• TEXT PROVIDED:
# # # # #
The USSR was beginning to crumble, and on December 10, 1991, in accordance with Article 3 of the USSR’s constitution, stating “the people of autonomous republics and autonomous formations retain the right to decide independently the question of remaining within the USSR or within the seceding Union republic,” a referendum was held in the NKAO with 99.8% of participants voting for Artsakh’s independence. However, Soviet and Azerbaijani authorities rejected the results, and thus the First Nagorno-Karabakh War broke out between 1991-1994, ending with 30,000 deaths and Armenian forces in control of 7 territories between NKAO and Armenia.
Armenian forces in the First Nagorno-Karabakh War
The signed ceasefire did little to ensure lasting peace, as though Azerbaijan recognized the Republic of Artsakh as a viable signatory, it failed to recognize it as a state; not even an interim status was given to the territory of NKAO.
To be a country according to the accepted 1933 Montevideo Convention, a landmass must have:
A permanent population.
A defined territory.
A government.
The ability to form relations with other states.
Though Artsakh meets the aforementioned requirements, the world fails to recognize it as an independent nation and instead continues to be complacent in the face of atrocities committed against the country of 150,000, deeming this another “frozen conflict”. “Frozen”— if one overlooks the past 30 years of ceasefire violations, Azerbaijan’s attack in 2016’s Four Day War, and the full scale war on the Republic of Artsakh on September 27, 2020.
In the 44 day war in 2020, 4,000 Armenians were killed as Azerbaijan, with the military support of Turkey, seized ancient Armenian land, land that had always housed an Armenian majority. Per capita, the number of Armenians killed in the first 20 days was more than American deaths in 20 years of the Vietnam War, emphasizing the significant humanitarian crisis the war brought upon the region.
Banned weapons of cluster bombs indiscriminately killed and destroyed civilian infrastructure as Turkey’s imported mercenaries from Syria fought for Azerbaijan (which Turkey and Azerbaijan vehemently deny), and Turkish drones left little competition against the much smaller Armenian forces. Azerbaijan also executed and beheaded prisoners of war and took to burning down forests with banned white phosphorus weapons to clear those hiding in the mountains. As of June 2022, 46 to over 200 POWs remain in Azerbaijan, despite the 2020 ceasefire calling for their immediate release; instead, the government has been holding sham trials, continuing to physically and mentally torture them, hiding information from international organizations like the Red Cross, and in some cases, killing those in custody.
# # # # #
• DATASET EXTRACT:
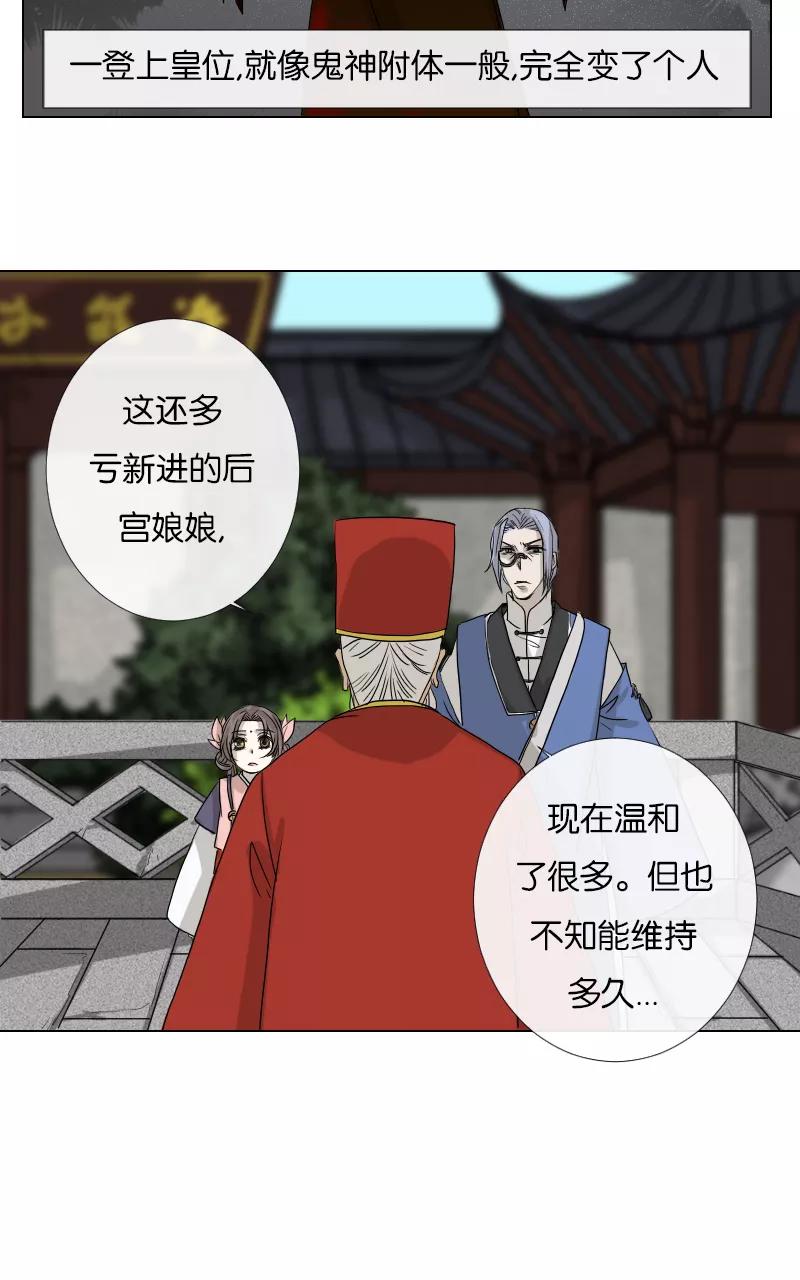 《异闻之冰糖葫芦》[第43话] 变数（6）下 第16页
# # # # #
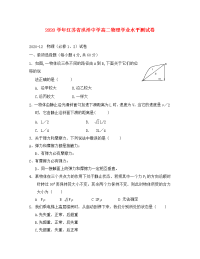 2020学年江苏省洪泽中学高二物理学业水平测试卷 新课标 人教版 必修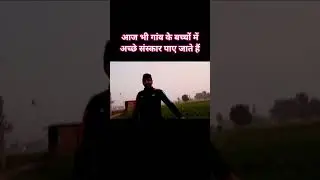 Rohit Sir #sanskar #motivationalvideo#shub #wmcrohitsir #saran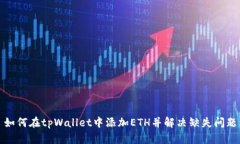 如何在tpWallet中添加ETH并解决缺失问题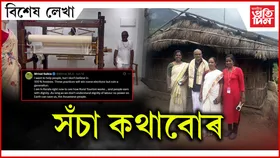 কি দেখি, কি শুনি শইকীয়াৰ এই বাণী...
# # # # #
• PROBLEMS AND TASKS:
1. List the requirements that the text on Artsakh says a landmass must have to be a country under the 1933 Montevideo Convention.
2. Carry on the text about Artsakh and the Nagorno-Karabakh conflict, picking up after its last sentence.

• SET OF ANSWERS:
1.
- A permanent population
- A defined territory
- A government
- The ability to form relations with other states

2.
White phosphorus weapons burning forests in Artsakh during the Second Nagorno-Karabakh War
The list of war crimes only continues with the cultural damage and erasure the Azerbaijani government seeks. During the war, the Azerbaijani military precisely bombed the Ghazanchetsots Cathedral twice when it was well known civilians were inside, violating both Rome Statute and Geneva Convention protocols, and in 2021, the dome of the church was removed, supposedly for renovations. However, media sites heavily controlled by the Azeri state often claim Armenians embezzled an Orthodox Church, implying they would now be “restoring” Ghazanchetsots to the “original design”, by their design.
Damage after bombings and vandalization of the Ghazanchetsots Cathedral, Shushi
As if the repeated bombing of Ghazanchetsots is not enough to prove Azerbaijan’s lack of intention to protect Armenians if fully controlling Artsakh, they are actively falsifying history with such claims that Armenians are not indigenous to that land and are merely imported from Russia. They thus promote their narrative that Caucasian Albanians built the churches that serve as evidence of Armenia’s historical presence, especially considering that Armenia was the first nation to accept Christianity as its state religion. As such, where walls are inscribed with the Armenian alphabet, the government has ordered for “renovations” and removal of the Armenians’ so-called defacement of Caucasian Albanian history, and in a further attempt to alienate the cultural impact of Armenians, the government of Azerbaijan sent Udi priests to the Dadivank Monastery to hold a service in this Armenian church newly come under Azeri control.
The consistent dehumanization of Armenians even continues to the opening of the Military Trophy Park opened in Baku a few months after the war. Similar to Saddam Husein’s Victory Arch, helmets of fallen Armenian soldiers were proudly displayed, and wax mannequins of Armenian soldiers further sought to mock Armenians, that is, until being removed for “repairs,” though this was done around the time Armenia filed a lawsuit with ICJ.
Azerbaijan’s president with curtain of helmets (left) and Armenian caricatures (right)
The Azerbaijani government has been minimizing the Armenian presence in the South Caucasus for decades, proving that self-determination (“peoples, based on respect for the principle of equal rights and fair equality of opportunity, have the right to freely choose their sovereignty and international political status”) is the only answer that will protect the rights of this population. If this fails to be achieved, their lives and culture are at stake. After all, the Azerbaijani government quietly removed an entire Armenian church from a newly-won region of Artsakh and faced no tangible consequences.
Zoravor Holy Mother of God Church removed in Jabrayil (2021) (credit: BBC)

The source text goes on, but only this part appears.